Let’s start with some of the best bits of the story. The Paris setting is fabulous. We have lots of history and culture lessons thrown in courtesy Wren’s research and exuberance. Some of it was interesting and in-keeping with her character. Some of it also felt like page filler. I did enjoy her take on the Lock Bridge though. I mean seriously, you really need to pop a padlock on a bridge to show your undying love for someone?! And that’s coming from a big old romantic!

Wren is a sweet heroine. The first couple of chapters paint her as the more innocent counterpart to her best friend, Cecile. However, her interactions with Mauricio show that she’s no pushover. As an only child with a father who is coping with PTSD as a war veteran, she’s a determined and loyal daughter. Her parents have provided for her through all of their challenges and she wants to be help them as much as she can.

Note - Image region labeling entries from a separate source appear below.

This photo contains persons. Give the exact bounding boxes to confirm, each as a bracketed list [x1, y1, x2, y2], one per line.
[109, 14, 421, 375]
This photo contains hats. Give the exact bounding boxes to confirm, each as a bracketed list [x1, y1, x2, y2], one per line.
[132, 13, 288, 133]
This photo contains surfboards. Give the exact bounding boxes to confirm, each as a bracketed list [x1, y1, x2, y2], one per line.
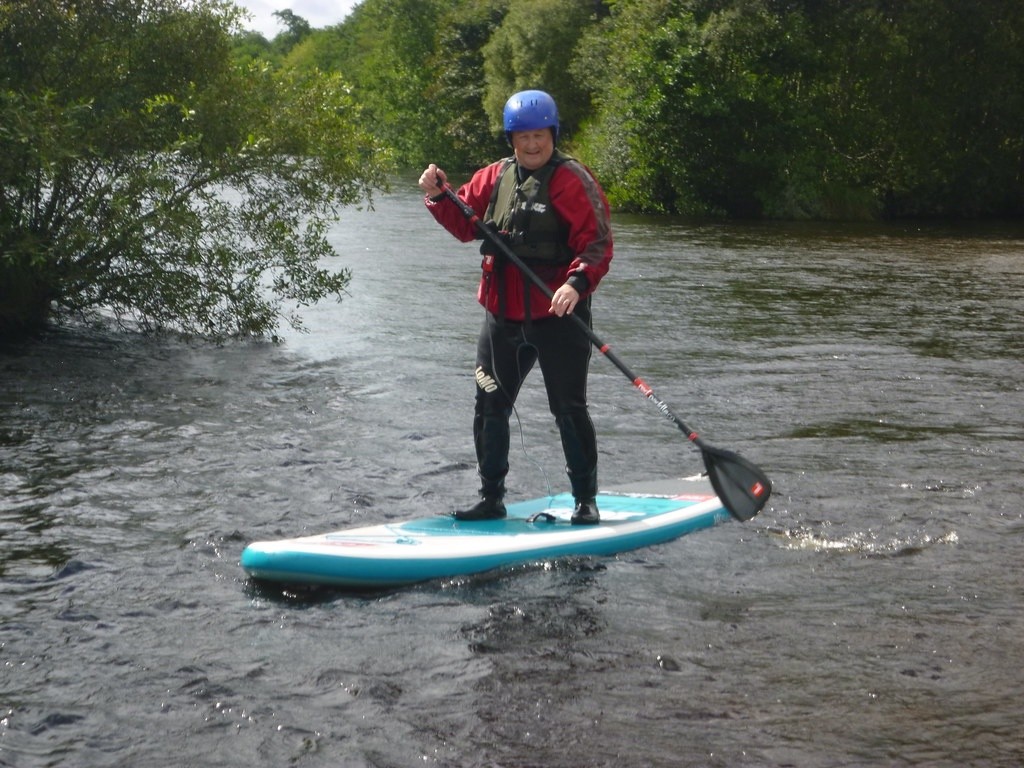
[241, 466, 731, 592]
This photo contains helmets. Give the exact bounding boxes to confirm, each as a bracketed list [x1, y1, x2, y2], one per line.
[503, 91, 559, 147]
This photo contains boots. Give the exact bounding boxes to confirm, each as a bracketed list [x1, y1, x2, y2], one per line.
[451, 462, 509, 520]
[565, 463, 600, 524]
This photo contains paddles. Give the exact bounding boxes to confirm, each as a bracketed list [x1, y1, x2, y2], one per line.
[432, 173, 773, 524]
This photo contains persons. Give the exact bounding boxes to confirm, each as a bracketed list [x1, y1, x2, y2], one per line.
[417, 91, 615, 526]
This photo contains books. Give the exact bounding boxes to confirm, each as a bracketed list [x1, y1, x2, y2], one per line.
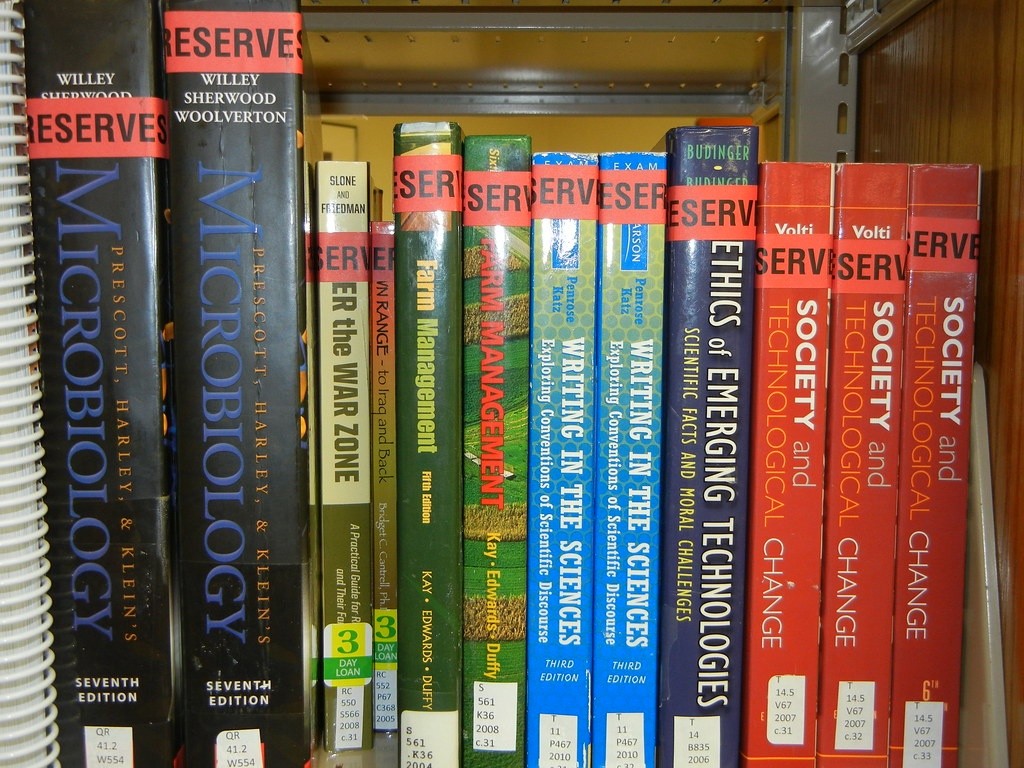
[0, 0, 1024, 768]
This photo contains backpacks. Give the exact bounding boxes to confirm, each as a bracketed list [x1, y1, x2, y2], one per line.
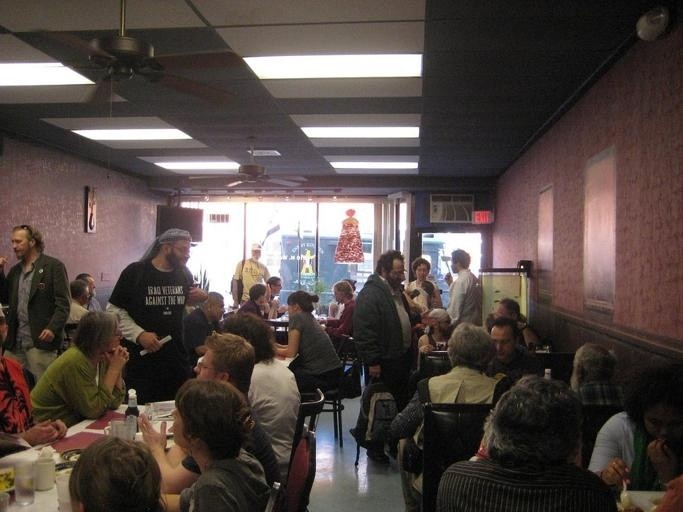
[349, 383, 402, 450]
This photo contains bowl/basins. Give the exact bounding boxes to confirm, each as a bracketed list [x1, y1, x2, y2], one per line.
[632, 491, 666, 511]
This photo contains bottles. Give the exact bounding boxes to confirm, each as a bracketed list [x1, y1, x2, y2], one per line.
[124, 388, 140, 434]
[544, 369, 551, 379]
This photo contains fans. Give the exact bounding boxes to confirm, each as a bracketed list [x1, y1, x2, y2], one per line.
[187, 137, 308, 188]
[37, 0, 243, 152]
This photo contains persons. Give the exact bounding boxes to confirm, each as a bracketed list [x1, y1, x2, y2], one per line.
[587, 365, 683, 495]
[390, 322, 498, 512]
[158, 379, 272, 512]
[0, 225, 71, 383]
[68, 279, 89, 321]
[318, 280, 356, 347]
[230, 242, 271, 309]
[264, 276, 289, 319]
[329, 279, 358, 319]
[76, 273, 102, 311]
[445, 249, 482, 327]
[405, 257, 443, 309]
[486, 298, 539, 349]
[225, 310, 301, 485]
[105, 228, 208, 404]
[490, 316, 542, 384]
[418, 308, 452, 352]
[435, 374, 618, 512]
[236, 283, 267, 316]
[353, 250, 414, 463]
[273, 291, 343, 390]
[1, 301, 68, 457]
[182, 292, 225, 369]
[69, 435, 168, 512]
[137, 332, 281, 494]
[30, 310, 129, 428]
[568, 344, 625, 470]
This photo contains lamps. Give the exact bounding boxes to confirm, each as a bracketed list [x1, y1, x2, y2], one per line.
[304, 189, 313, 202]
[226, 189, 233, 201]
[258, 190, 263, 201]
[201, 190, 209, 202]
[284, 190, 290, 202]
[332, 192, 338, 202]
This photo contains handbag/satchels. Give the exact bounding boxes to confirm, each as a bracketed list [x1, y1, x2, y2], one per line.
[229, 276, 244, 305]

Maybe a little too much, as she’s had to put some her dreams on hold. She’s quick to write off Mauricio as nothing more than a distracting playboy, and with good reason as his reputation as just such precedes him. Yet, he brings out her playful side and the chemistry between them is fun to read.

Mauricio is far more complex than Wren wants to give him credit for being. He grew up with two loving and in love parents and with three brothers. He might be the most notable playboy of the bunch, but he’s a dependable brother. When his elder brother needed him most he was there and able to step in to his shoes, at the head of the family business. Now that Sebastian is back on his feet, Mauricio is free to finally discover what he really wants out of life. He quickly decides it’s Wren. Maybe too quickly but, hey, it’s an escapist romance story!

I did enjoy how both of these characters are very family driven. It’s a factor both have in common and one that will help them along the way as they figure out how to make a relationship work.

Once again, there was a very abrupt chapter inserted (just after the midway point) from Dominic’s perspective that I could have done without… but it was better than the random annoying ‘Judy’ chapters of the first installment. The story also ends with a Dominic chapter as he’s key to the overall series arc concerning the mysterious Italian family connections. Although his attitude is awful and hints at none of the character development he had in an earlier series, I suspect he will come full circle, again, by the end of these series.

Overall, a fun escapist read. I give The Wild One 3/5 espresso shots.